I have the following issue: Lets say I have a 2x2 contingency table of left and right handed men and women and the outer sums (marginal distribution)
$$ \begin{matrix} & Left & Rigth & \\ Men & a & b & M = a+b\\ Women & c &d & W = 1-M = c+d\\ & L = a+c & R = 1-L = b+d & 1 \end{matrix} $$
I have the full table once (say for one classroom).
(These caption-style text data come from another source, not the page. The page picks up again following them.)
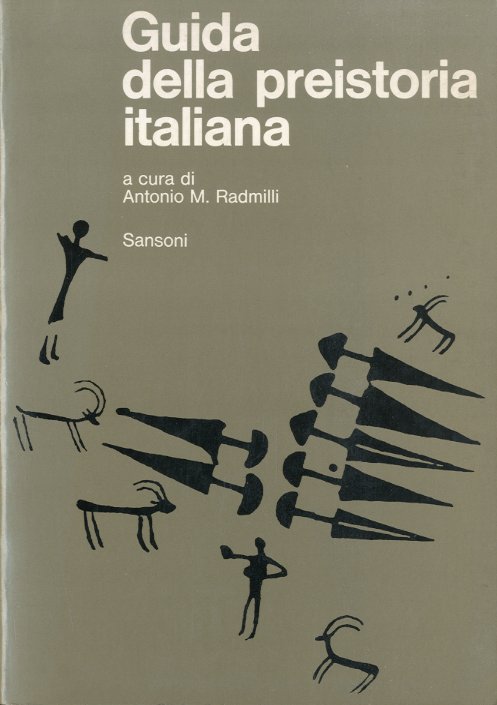 Guida della preistoria italiana.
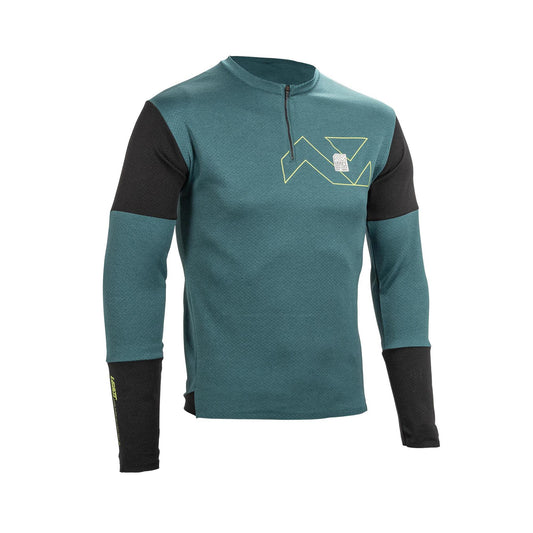 LEATT JERSEY MTB TRAIL 4.0 TEAL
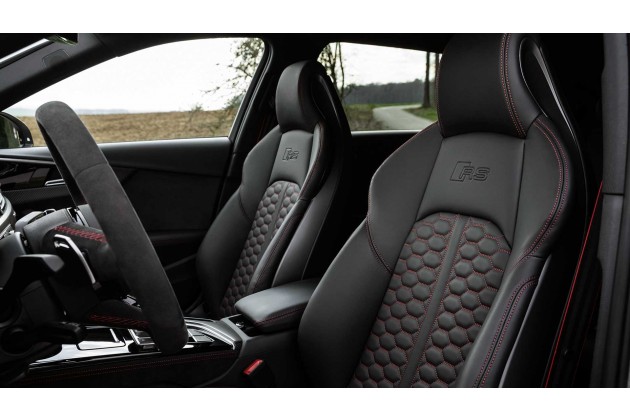 Audi RS 4 Avant 2020 im Test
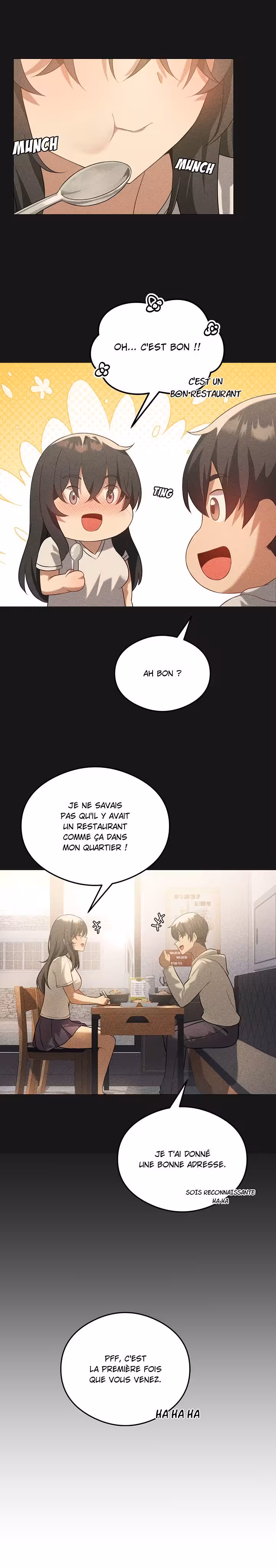 Level-up Chapitre 25 page 15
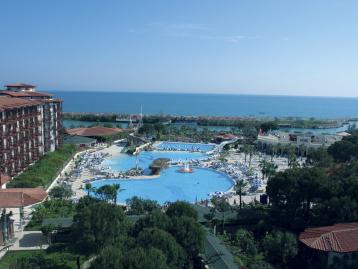 Letoonia Golf Resort - общ изглед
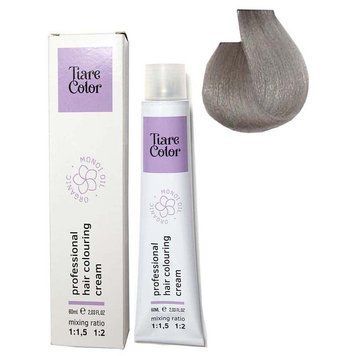 10.1 Крем-фарба для волосся Tiare Color Hair Colouring Cream 60 мл 1557220140 фото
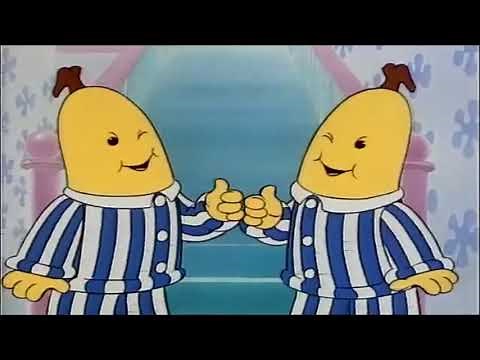 Bananer i pyjamas Del 1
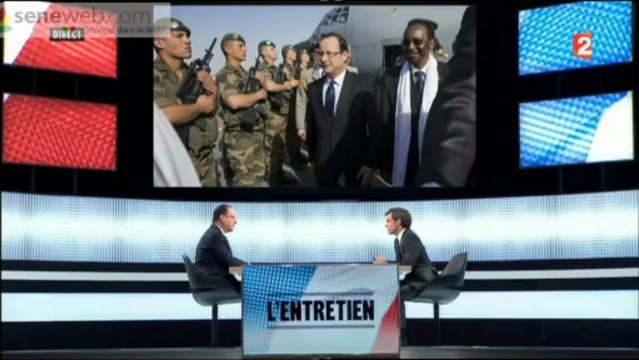 Extrait Interview De François Hollande Sur France2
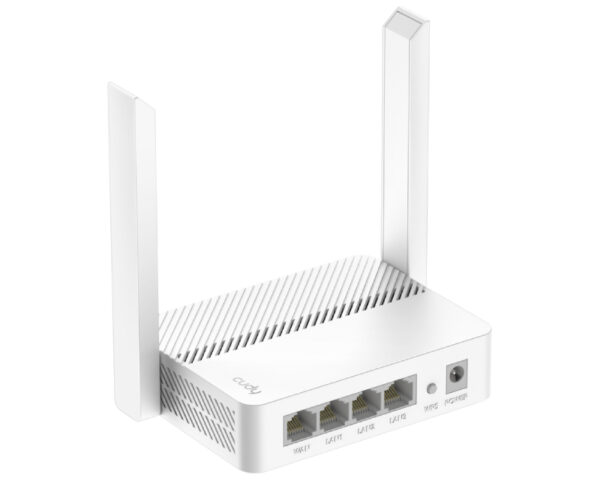 CUDY WR1200E AC1200 Dual Band Smart Wi-Fi ruter - Image 4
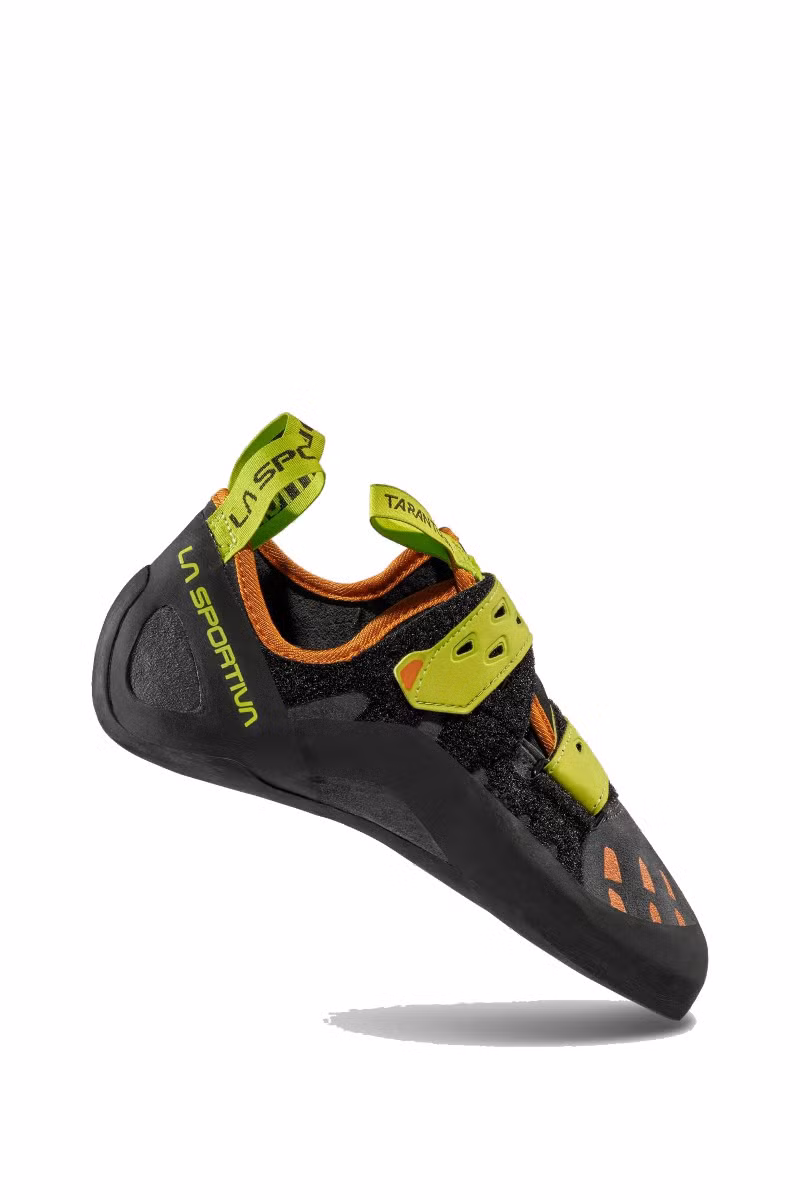 BUTY TARANTULA-CARBON-LIME PUNCH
And a bunch of Row and Column sums for say the other classes in the school.
Now if handedness and gender are independent I can easily construct a to d with just the row and columns sums.
Is some kind of information or measure of dependence i can gather from the one full matrix (that I have for one classroom) and use that information to construct a to d (joint distribution) using just the outer sums (marginal) from the other classrooms. Under the assumption that whatever piece of information I extracted is the same?
Just to showcase what I am looking for (if it even exists): My first thought was to use the determinant, but this does not restrict the cells between 0 and 1.
$$ det = ad - bc = a (1-L-M+a) - [(M-a)(L-a)] =\\ a(1-L-M+a) - [ML -Ma -La +a^2] = a -La-Ma +a^2 - ML +Ma +La -a^2 = \\ det =a - ML $$ So given the determinant, L and M I can calculate a and therefore all the others as well. And two tables with different row and column sums but the same determinant are in some way "similar".
I found some other questions that mention "copula", but I am not sure if and how I can apply this here (Constructing a joint distribution from pairwise bivariate marginal distributions?).
Thank you in advance, and sorry for my lackluster terminology.